26.02.2015
ADEM Sözüer...Ceza hukuku profesörü...
Ceza hukuku profesörü...
İstanbul Üniversitesi Hukuk Fakültesi Dekanı...
*
O Adem Sözüer ki...
28 Şubat'ta da, askeri vesayet döneminde de, AK Parti'nin hukuk reformları yaptığı dönemde de...
Hep hakkın, hukukun yanında oldu.
Hep "sözünün eri" oldu.
*
İşte o Adem Sözüer, bugün feryat ediyor, isyan ediyor, haykırıyor.
Diyor ki:
- AK Parti "bürokrasiye karşı vatandaş" parolasıyla iktidara gelmiştir.
- Şimdi ise "vatandaşa karşı bürokrasi" diyor.
- Güvenlik Paketi'yle seçilmişlerin ve yargının yetkileri bürokrasiye devrediliyor.
- Avrupa'daki hangi demokraside valiye savcı yetkisi veriliyor?
- Bütün ceza hukukçuları bu tasarıya karşıdır.
*
Adem Sözüer, Güvenlik Paketi'nin geçmesi durumunda yaşanacakları da anlatıyor.
Diyor ki:
- Silah kullanma yetkisi, yargısız infazlara yol açacaktır.
- Polis veya jandarma, kişinin donunu bile çıkarttırarak üst araması yapabilecektir.
- Polis, savcıya haber vermeden kişiyi 48 saat gözaltında tutabilecektir.
- "Uzaklaştırma tedbiri" adı altında eski dönemlerde söz konusu sürgün cezaları uygulanacaktır.
- Vali ve kaymakama savcı yetkisi tanınacaktır.
(Bakınız: İzzet Çapa'nın yaptığı ve Kelebek'te yayınlanan röportaj.)
*
Adem Sözüer...
- Muhalif değil...
- CHP'li değil...
- HDP'li değil...
- MHP'li değil...
- AK Parti karşıtı değil...
- Molotofçu değil.
- Bonzaici değil...
Tam tersine...
AK Parti dostu...
AK Parti'nin hukuk reformlarında emeği olan bir isim...
*
Ey AK Partililer!
Hadi kurucunuz, ilk başkanınız, cumhurbaşkanınız Abdullah Gül'ün uyarısına kulak tıkadınız.

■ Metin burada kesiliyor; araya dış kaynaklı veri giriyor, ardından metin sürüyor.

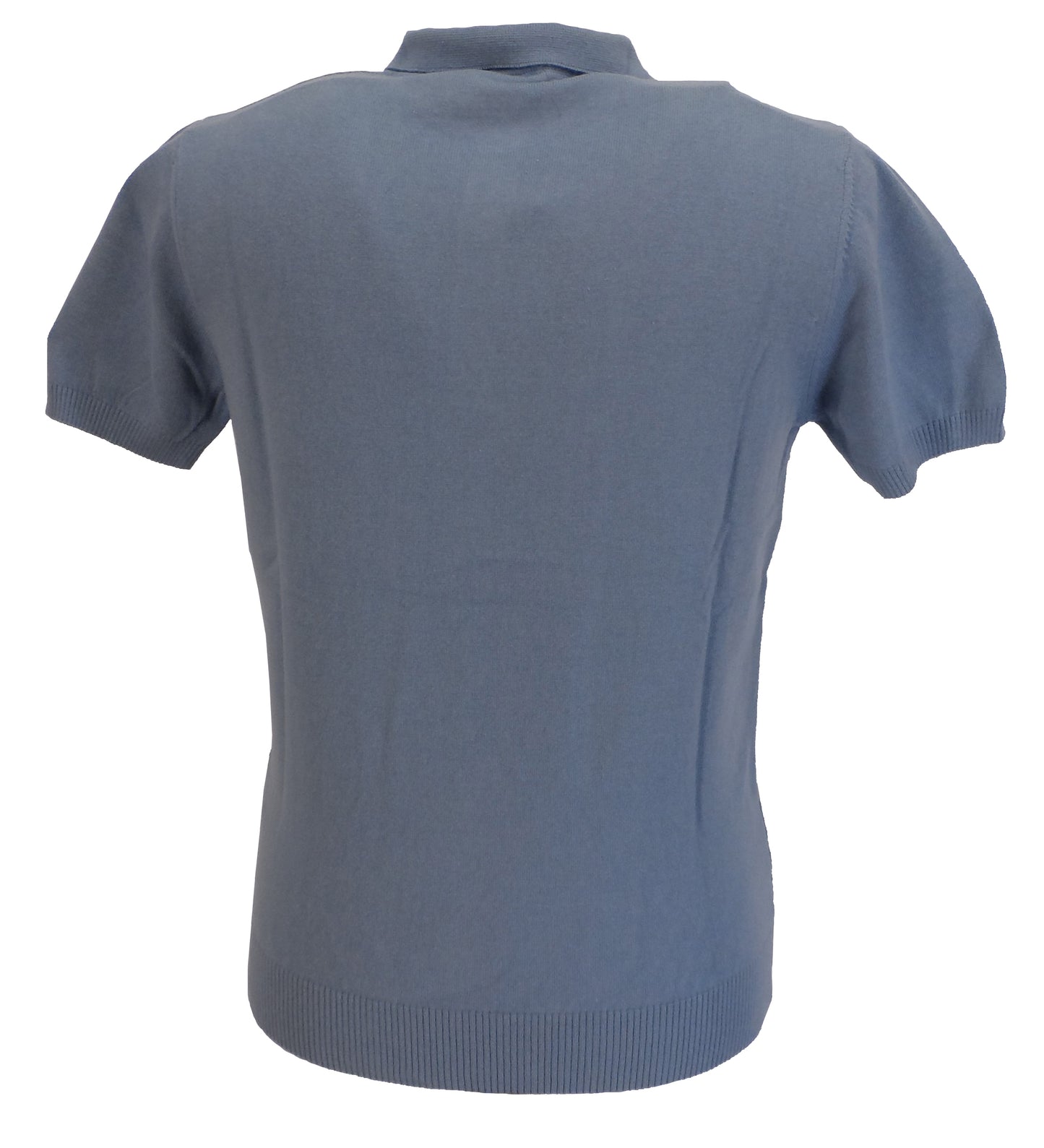 قمصان بولو محبوكة منقوشة باللون الأزرق للرجال Relco
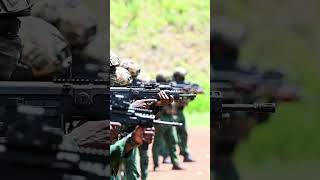 Ivorian Special Forces Israeli firing IWI Tavor Tar21 [upl. by Sitof]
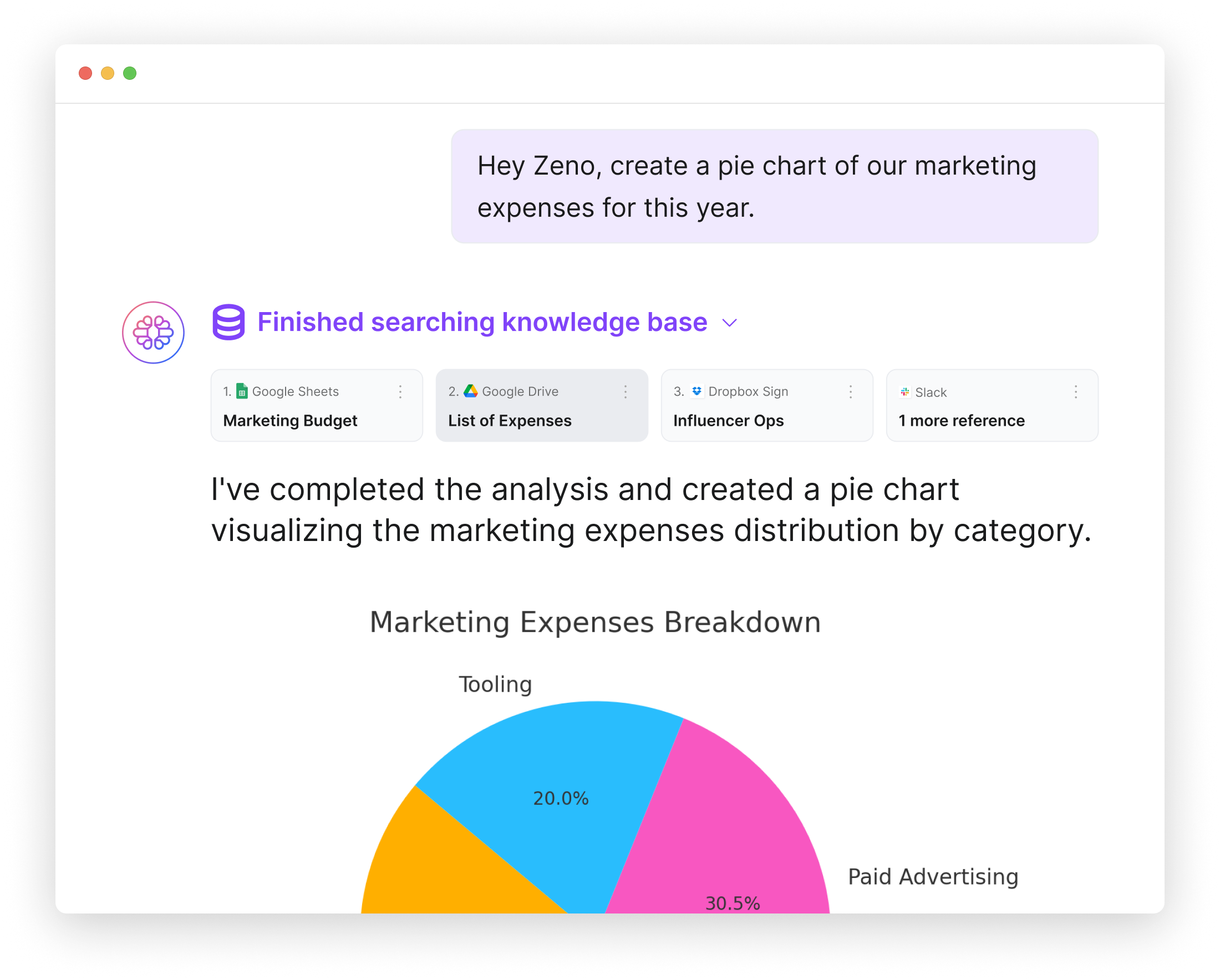 AI Agent for report generation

Bari dostunuz Adem Sözüer'e kulak verin.
Yazının tamamı için
http://sosyal.hurriyet.com.tr/Yazar/Ahmet-Hakan_131/Bir-dost-hukukcunun-isyan-ve-feryadi_28299528
Yorum:
Ceza hukuku
Bütün ceza hukukçuları bu tasarıya karşıdır. Evet, karşıdır ama o zaman o ceza hukukçularına soralım: Türkiye’de ceza hukuku mu var?
Bir işletmeye gelmişler. Silahla gasp yapmışlar. Polisler gaz vermiş. Şikâyetçi olun demiş. Şikâyetçi olmuşlar. Adamı yakalayamamışlar. Bulamıyorlarmış herkesin her gün gördüğü adamı. Sonunda baskılarla yakalamak zorunda kalmışlar. Arkasından mahkemeye gitmişler. O da ne! Mahkemede neredeyse suçlu duruma düşmüş gasp yapılanlar. Parayı veren işletme amiri adamla arkadaş olduğunu, onunla borç alacaktan dolayı verdim diyormuş korkudan, tehditlerden dolayı. Adliye koridorlarında tehditler devam etmiş. O sırada ne bir polis varmış ne bir başkası. Sonunda gasp yapanlar haklı duruma gelmiş, gasp yapılanlar araya adam sokup barışmak zorunda kalmışlar.
Ceza hukukçuları önce çıkacak kanunları sorgulamadan Türkiye’de ceza hukuku diye bir şey olmadığını kabul etsinler. Sonra ceza hukukunun nasıl olması gerektiği üzerinde tartışsınlar ama İslam hukuku diye bir hukuk yokmuş gibi davranmasınlar.